**INSTRUCTIONS FOR THE TASK:**
What lines in the records below contain the string "employees"? Copy every one.

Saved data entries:
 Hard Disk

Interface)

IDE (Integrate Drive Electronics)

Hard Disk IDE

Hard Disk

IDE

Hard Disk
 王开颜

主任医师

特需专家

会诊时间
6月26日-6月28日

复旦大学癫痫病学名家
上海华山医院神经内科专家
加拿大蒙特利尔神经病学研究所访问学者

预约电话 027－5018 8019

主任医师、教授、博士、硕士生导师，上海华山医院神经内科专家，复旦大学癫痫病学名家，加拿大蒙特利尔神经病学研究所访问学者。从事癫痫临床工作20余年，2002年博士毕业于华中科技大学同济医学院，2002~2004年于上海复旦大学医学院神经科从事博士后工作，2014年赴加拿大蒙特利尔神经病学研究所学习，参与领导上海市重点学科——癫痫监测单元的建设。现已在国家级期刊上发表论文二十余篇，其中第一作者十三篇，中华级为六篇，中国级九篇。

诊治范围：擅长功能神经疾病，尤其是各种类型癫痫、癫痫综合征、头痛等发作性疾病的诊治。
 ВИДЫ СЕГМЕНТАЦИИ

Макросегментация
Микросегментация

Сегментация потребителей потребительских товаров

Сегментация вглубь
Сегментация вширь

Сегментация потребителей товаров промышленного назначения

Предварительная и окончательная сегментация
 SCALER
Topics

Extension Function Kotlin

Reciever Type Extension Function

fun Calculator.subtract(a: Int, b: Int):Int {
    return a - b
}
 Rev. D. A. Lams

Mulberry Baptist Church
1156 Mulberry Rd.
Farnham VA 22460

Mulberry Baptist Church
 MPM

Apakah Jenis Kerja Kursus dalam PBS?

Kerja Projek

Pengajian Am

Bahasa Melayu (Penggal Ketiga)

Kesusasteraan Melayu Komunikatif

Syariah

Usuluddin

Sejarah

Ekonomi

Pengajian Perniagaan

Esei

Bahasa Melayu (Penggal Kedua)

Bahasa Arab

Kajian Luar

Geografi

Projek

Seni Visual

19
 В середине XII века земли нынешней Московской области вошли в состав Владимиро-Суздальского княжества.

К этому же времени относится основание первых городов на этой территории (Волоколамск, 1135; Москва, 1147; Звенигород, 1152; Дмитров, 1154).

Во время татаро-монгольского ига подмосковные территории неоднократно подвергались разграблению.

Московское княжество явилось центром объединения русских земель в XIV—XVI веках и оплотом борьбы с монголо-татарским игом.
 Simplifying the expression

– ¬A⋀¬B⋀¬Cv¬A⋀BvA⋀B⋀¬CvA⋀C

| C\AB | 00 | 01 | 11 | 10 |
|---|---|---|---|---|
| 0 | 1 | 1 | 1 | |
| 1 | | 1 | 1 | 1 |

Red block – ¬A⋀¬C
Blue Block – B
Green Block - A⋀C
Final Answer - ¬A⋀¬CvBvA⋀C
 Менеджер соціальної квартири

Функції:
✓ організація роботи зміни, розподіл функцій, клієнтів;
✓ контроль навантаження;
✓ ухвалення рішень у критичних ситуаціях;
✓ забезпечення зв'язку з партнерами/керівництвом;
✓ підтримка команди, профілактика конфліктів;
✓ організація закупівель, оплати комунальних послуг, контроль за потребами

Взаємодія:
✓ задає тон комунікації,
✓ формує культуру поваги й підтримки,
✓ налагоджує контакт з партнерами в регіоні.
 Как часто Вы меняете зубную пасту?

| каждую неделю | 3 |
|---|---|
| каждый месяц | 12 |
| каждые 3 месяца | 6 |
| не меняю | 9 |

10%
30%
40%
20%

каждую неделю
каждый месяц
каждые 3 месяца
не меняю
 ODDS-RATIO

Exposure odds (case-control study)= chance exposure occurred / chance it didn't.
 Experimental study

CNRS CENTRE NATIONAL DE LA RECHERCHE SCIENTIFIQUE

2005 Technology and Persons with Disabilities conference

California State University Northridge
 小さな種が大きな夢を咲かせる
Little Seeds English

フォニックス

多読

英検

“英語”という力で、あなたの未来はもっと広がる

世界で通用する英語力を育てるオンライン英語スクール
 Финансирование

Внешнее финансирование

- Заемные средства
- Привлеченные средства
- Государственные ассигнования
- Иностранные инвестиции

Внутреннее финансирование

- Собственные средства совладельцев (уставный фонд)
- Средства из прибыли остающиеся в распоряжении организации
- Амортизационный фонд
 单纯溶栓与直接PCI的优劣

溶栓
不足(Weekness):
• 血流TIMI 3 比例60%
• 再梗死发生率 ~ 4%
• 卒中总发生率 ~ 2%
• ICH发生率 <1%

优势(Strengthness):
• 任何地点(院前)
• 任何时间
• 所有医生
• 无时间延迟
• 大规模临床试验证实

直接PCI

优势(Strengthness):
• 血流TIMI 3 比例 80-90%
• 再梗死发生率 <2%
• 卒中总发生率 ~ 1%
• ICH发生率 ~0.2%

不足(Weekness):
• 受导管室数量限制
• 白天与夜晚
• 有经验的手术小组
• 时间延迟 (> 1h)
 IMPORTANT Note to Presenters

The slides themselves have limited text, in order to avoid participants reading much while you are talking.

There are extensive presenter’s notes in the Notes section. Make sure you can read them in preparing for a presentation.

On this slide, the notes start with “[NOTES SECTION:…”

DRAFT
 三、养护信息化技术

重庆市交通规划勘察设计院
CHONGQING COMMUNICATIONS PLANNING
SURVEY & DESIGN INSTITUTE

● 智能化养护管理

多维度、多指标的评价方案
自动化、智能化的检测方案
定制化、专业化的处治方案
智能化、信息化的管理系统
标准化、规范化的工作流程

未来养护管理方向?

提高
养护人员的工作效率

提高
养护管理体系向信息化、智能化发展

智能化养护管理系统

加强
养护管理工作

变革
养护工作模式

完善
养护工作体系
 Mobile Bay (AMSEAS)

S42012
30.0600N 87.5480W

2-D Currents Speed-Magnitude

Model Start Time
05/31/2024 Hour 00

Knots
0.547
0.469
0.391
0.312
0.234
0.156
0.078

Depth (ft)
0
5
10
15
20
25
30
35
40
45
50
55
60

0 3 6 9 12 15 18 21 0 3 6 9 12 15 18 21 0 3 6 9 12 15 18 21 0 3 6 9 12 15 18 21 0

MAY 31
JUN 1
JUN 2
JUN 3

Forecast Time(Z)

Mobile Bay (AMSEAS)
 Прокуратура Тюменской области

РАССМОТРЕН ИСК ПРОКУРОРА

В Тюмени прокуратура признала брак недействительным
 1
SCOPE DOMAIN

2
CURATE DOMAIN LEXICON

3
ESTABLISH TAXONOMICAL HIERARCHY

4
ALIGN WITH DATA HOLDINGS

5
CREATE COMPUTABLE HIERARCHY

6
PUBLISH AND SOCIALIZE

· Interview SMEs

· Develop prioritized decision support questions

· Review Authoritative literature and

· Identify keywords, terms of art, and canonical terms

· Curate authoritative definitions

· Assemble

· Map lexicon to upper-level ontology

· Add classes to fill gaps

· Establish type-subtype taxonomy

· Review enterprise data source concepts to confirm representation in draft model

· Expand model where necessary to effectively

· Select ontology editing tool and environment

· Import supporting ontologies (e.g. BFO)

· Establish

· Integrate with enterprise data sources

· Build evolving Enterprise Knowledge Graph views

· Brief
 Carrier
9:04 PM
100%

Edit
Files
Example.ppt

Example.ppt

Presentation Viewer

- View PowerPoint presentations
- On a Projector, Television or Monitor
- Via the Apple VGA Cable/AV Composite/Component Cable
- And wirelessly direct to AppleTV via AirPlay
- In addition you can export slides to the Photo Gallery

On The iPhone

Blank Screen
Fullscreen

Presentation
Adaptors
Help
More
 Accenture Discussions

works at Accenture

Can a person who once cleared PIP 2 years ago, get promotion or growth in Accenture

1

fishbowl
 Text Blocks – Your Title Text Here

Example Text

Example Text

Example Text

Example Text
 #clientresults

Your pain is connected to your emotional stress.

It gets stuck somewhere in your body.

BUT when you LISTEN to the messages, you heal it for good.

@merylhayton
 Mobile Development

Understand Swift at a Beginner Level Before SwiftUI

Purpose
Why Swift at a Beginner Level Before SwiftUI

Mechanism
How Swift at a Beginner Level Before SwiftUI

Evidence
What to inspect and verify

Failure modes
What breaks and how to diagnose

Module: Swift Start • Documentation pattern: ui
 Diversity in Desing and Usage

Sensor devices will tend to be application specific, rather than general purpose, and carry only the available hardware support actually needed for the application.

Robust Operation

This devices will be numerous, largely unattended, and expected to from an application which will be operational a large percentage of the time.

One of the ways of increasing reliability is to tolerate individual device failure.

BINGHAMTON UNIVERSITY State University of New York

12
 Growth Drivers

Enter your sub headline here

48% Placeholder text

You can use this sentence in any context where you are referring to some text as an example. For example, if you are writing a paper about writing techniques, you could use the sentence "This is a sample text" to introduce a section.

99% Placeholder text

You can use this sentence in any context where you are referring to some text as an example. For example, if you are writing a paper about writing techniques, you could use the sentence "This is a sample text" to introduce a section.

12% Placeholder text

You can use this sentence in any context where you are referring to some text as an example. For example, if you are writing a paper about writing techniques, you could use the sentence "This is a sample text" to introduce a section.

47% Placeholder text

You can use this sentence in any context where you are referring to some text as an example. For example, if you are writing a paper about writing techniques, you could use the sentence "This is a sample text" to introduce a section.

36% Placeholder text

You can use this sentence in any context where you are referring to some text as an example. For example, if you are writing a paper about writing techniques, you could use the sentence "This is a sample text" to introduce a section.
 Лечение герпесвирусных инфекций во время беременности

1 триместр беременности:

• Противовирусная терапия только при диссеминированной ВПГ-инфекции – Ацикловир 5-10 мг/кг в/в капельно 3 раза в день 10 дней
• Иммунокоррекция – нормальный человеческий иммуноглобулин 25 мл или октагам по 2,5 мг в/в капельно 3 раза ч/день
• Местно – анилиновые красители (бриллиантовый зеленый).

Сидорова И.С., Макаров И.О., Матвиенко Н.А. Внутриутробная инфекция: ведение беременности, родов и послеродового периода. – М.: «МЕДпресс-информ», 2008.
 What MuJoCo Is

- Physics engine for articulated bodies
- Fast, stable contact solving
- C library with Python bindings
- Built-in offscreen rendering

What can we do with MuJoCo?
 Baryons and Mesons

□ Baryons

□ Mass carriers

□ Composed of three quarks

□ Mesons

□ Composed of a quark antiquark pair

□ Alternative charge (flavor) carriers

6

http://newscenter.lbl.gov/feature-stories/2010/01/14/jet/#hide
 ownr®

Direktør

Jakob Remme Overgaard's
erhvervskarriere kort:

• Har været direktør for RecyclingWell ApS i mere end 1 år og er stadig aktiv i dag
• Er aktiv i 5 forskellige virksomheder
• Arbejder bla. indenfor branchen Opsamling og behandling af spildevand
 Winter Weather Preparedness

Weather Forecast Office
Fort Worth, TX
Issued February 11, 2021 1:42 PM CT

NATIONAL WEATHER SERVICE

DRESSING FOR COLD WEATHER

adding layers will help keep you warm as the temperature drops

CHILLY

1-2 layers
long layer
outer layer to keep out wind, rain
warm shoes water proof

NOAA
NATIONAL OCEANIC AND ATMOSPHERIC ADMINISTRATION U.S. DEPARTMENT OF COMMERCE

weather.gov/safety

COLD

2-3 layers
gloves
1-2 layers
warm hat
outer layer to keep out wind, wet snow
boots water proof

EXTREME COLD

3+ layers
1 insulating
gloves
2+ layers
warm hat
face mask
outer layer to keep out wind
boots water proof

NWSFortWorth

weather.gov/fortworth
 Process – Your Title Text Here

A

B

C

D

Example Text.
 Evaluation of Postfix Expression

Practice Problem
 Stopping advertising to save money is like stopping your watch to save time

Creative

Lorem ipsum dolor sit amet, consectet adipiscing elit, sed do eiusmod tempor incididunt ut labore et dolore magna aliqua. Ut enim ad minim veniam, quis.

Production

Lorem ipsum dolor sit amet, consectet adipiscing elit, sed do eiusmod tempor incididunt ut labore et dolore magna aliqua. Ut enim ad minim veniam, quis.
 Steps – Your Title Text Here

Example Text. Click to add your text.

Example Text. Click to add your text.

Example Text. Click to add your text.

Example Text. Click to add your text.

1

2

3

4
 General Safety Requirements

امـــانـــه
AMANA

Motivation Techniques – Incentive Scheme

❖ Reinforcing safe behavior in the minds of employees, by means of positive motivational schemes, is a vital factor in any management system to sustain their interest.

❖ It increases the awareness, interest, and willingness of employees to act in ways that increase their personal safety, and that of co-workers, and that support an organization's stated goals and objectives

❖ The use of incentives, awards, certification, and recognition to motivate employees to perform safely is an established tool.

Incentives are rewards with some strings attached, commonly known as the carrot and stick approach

**SOLUTION BELOW:**
❖ Reinforcing safe behavior in the minds of employees, by means of positive motivational schemes, is a vital factor in any management system to sustain their interest.
❖ It increases the awareness, interest, and willingness of employees to act in ways that increase their personal safety, and that of co-workers, and that support an organization's stated goals and objectives
❖ The use of incentives, awards, certification, and recognition to motivate employees to perform safely is an established tool.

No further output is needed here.